_Directions:_ Write out every line of the material as it stands, apart from the pictures.

_Collected data:_

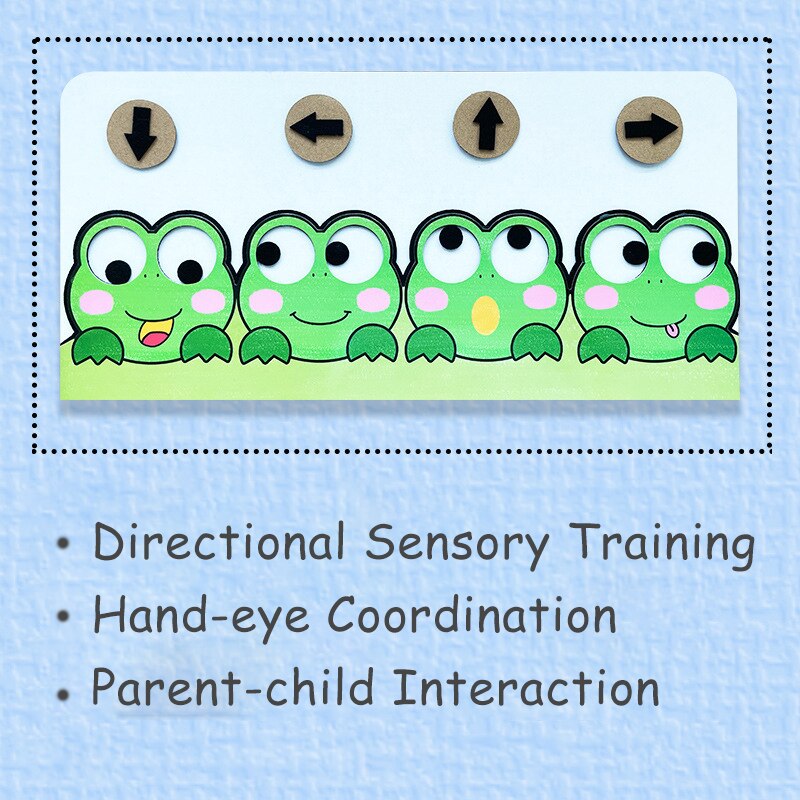 • Directional Sensory Training
• Hand-eye Coordination
• Parent-child Interaction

_Answer to this problem:_
 • Directional Sensory Training
• Hand-eye Coordination
• Parent-child Interaction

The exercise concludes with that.